Data records:
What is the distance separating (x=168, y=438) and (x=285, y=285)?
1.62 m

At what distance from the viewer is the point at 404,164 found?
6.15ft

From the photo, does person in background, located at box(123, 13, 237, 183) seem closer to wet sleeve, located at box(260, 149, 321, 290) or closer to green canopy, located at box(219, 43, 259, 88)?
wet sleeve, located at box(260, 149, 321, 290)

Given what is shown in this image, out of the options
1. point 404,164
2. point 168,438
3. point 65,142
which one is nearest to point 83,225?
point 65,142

**Task statement:** Filter the entries above and copy out every line that contains the word "point".

**Exercise solution:**
At what distance from the viewer is the point at 404,164 found?
1. point 404,164
2. point 168,438
3. point 65,142
which one is nearest to point 83,225?
point 65,142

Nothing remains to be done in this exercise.